Detto questo, il libro di Forrest
Carter è veramente bello e narra, capitolo dopo capitolo, l’educazione
alla cultura Cherokee del giovane protagonista. Gli insegnamenti che,
amorevolmente, gli vengono impartiti dai nonni hanno sempre la loro
fonte originaria nell’osservazione partecipe della natura o, per meglio
dire, di Mon-o-lah, la madre terra, la cui voce giunge a noi attraverso i
suoi figli: Tal-con il falco, Pa-koh il giaguaro, Ti-bi l’ape, Tel-qui
il tacchino e tutti gli altri esseri viventi, i quali dicono a chi vuol
ascoltare che tutti siamo legati l’uno all’altro, che ogni singolo
essere vivente, uomo compreso, esiste in relazione a tutti gli altri
esseri viventi che compongono il creato.

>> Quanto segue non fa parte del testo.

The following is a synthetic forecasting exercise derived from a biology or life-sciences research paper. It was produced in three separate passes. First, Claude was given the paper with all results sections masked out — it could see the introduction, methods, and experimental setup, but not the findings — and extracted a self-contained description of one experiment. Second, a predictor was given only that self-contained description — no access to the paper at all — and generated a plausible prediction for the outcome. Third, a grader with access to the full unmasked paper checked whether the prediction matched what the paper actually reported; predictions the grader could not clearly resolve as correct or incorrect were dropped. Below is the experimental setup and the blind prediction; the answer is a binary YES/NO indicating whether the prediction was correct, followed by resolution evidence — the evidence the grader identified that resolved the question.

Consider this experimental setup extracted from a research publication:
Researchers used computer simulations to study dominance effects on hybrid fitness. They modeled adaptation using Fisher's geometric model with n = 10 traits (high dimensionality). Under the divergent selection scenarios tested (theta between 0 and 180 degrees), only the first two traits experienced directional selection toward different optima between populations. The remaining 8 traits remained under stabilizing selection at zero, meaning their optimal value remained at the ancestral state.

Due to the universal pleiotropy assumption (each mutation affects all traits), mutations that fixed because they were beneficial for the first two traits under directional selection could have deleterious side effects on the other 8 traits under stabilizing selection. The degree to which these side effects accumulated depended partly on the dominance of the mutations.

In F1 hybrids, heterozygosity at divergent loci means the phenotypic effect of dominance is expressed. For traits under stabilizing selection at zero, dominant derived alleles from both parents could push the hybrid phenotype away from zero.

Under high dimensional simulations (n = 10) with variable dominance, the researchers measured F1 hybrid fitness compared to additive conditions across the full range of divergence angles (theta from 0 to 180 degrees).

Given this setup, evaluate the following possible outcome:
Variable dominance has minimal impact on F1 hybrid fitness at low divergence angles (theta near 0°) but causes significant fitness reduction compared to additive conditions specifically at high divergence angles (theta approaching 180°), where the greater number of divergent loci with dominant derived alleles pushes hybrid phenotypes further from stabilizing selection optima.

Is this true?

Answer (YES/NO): NO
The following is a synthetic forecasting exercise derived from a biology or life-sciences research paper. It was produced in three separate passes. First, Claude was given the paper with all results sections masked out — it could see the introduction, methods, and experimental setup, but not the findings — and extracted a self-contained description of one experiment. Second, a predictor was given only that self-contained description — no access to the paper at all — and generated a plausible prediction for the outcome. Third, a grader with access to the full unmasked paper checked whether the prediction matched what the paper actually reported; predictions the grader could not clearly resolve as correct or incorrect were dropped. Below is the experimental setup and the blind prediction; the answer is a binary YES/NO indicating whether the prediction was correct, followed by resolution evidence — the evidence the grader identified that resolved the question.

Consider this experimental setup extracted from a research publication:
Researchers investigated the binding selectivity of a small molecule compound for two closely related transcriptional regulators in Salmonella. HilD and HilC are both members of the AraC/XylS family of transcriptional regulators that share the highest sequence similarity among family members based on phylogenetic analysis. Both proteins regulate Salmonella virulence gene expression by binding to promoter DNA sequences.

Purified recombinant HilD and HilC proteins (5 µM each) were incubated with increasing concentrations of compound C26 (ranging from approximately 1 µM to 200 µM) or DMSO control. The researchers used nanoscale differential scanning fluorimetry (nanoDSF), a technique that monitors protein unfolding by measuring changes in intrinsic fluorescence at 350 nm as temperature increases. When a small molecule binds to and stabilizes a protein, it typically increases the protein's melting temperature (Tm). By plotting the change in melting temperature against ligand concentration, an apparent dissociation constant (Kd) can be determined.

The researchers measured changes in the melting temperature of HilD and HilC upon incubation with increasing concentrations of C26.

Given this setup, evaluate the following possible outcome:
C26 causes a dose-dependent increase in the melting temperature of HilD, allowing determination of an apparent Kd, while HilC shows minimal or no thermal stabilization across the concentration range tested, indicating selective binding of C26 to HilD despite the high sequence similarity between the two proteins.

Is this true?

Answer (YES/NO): YES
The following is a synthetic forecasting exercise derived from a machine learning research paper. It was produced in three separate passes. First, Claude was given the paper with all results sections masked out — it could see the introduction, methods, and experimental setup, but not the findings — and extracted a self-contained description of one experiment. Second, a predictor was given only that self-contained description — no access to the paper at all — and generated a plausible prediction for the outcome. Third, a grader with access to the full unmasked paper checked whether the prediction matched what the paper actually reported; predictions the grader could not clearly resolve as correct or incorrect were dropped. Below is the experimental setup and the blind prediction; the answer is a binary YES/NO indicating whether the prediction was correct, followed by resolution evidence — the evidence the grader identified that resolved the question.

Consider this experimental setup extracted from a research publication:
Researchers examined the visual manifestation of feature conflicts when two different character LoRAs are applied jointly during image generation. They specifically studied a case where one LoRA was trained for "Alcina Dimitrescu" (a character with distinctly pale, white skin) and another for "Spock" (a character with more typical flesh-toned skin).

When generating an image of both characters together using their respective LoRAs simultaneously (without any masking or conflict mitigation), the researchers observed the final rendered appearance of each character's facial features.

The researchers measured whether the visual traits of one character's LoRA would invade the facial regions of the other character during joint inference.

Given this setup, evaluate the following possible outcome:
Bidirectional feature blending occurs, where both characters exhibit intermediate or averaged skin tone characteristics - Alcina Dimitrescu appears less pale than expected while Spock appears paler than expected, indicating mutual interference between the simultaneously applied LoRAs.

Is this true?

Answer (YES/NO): YES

Questo insegnamento è alla base
della Via del Cherokee.
Pagina dopo pagina, attraverso il racconto
di Piccolo Albero, ci immergiamo sempre più in questa vita vissuta in
piena armonia con la natura circostante, in questo caso i boschi di
montagna; presi per mano dal piccolo protagonista, veniamo condotti
lungo la Via e ci viene spiegato che ogni persona ha una mente del
corpo, legata alle necessità della vita fisica, e quindi egoistica, e
una mente dello spirito, che è poi “quel che [di noi] sopravvive quando
tutto il resto muore”, quella parte di noi che ci consente di
comprendere veramente gli altri esseri viventi, di parlare il linguaggio
degli animali e financo di sentire i pensieri degli alberi, “ma è
impossibile spalancarle la porta finché non la smetti di essere avido e
meschino con la tua mente del corpo”, perché “com’è ovvio, comprensione e
amore sono tutt’uno”.
E così capiamo anche quanto ogni Cherokee
fosse parte della terra che, sotto i mocassini, sentiva “spingere e
gonfiarsi, ondeggiare e cedere… e sentivo le radici che ne venavano il
corpo e la vita dell’acqua-sangue, profonda dentro di lei”. E non sembra
più un’esagerazione retorica l’affermazione che “mentre il Cherokee si
allontanava dalle sue montagne, aveva cominciato a morire”, né pare più
eccessivo sostenere che l’uomo bianco, sradicandosi dalla sua terra, ha
ottenuto molte conquiste ma altrettanto ha perduto, in particolare nella
capacità di sentire e comprendere. Così la parola dei Cherokee sembra
destinata a perdersi, non essendoci più nessuno a pronunciarla né
qualcuno ancora in grado di ascoltarla. E la Via dei Cherokee sembra
finire in un cimitero. Oppure no?
P.S. Naturalmente, c’è molto
altro in questo splendido racconto. Ci si può anche divertire a
raccogliere tante annotazioni pratiche di vita nei boschi, ricavandone
una sorta di Manuale delle Giovani Marmotte Indiane!